— Yapılacak iş —
Domatesin hikâyesini anlatan metne göre domates Fransa'da neden önce güneyde yayılmıştır? Metnin verdiği gerekçeyi bir iki cümleyle açıklayın.

— Belge alıntısı —
=-=-=
|
|
|
|
Domates Atma Hikayesi
Brandebourg eyaletinin başbakanının yüzüne işsizlerin yaptığı bir gösteride domates atıldı.
Christophe Colombe domatesi 15. yüzyılda Avrupa'ya taşıdığında onu 'altın elma' ve 'aşk elması' diye adlandıranlar çıkmış. Ama üç asır boyunca el sürmemişler 'zehirli galiba' diyerek. Yunanlı bir alim, 'Kokusundan dahi belli ne kadar zehirli olduğu' demiş. Müslümanlar mekruh saymışlar bir dönem. Almanlar, cadıların kurt adamları cezbetmek için domates kullandıklarına inanıyorlarmış. Braudel'in Medeniyetler Tarihi'nde, Avrupalı bir gezginden aktararak, 'Bizim Avrupa'da çöpe attığımız ve yenmez diye düşündüğümüz ne varsa onlar yiyorlar' diye bahsettiği Çinliler bile domatesi yememiş uzun süre. Hatta Çinliler hiç anlayamamışlar, tutup kokusundan yanına yaklaşılamadığını da yazmışlar. Colombe'la birlikte Amerika'ya giden denizcilerin neredeyse hepsinin Basklı olması münasebetiyle domates Fransa'da, önce güneyde bir uçtan, öbür uca yayılmış. Sonra ihtilalin ardından Marsilyalılar Paris'e taşımışlar domatesi. Bir rivayete göre özgürlügün de sembolüymüş o zamanlar rengi nedeniyle.
=-=-=
— Listeleme —
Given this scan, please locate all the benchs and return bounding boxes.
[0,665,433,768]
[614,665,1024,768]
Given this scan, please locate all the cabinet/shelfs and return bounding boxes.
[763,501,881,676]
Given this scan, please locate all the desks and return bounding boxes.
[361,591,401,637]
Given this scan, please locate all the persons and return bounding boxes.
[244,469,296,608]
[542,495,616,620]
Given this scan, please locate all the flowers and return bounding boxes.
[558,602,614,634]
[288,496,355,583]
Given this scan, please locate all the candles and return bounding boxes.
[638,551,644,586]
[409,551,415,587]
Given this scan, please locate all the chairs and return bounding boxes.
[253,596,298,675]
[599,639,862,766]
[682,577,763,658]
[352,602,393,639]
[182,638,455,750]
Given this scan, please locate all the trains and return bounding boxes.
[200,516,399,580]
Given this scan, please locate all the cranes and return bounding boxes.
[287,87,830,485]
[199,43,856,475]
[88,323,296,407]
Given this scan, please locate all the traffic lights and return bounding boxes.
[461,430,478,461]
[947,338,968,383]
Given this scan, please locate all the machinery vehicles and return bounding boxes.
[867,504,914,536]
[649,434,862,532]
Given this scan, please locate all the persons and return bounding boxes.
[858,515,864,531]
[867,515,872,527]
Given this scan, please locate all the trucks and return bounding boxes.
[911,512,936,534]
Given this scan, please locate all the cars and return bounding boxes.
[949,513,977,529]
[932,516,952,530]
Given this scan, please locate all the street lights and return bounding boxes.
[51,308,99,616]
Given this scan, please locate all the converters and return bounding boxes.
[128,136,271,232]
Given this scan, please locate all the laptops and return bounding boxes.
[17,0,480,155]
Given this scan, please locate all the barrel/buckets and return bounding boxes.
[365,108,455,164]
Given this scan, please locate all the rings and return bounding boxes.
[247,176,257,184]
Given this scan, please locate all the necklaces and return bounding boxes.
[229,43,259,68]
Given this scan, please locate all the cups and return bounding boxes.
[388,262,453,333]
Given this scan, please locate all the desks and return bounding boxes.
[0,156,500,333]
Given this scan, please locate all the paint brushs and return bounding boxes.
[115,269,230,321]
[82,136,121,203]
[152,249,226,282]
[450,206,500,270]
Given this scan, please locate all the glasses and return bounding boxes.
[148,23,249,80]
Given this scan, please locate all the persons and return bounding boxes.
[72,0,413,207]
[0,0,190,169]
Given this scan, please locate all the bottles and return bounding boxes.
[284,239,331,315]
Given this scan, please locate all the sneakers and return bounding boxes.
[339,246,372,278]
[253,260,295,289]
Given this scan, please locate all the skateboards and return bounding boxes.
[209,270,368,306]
=-=-=
— Alıştırma çıktısı —
Colombe'la birlikte Amerika'ya giden denizcilerin neredeyse hepsi Basklıydı. Bu yüzden domates Fransa'da önce güneyde, bir uçtan öbür uca yayılmıştır.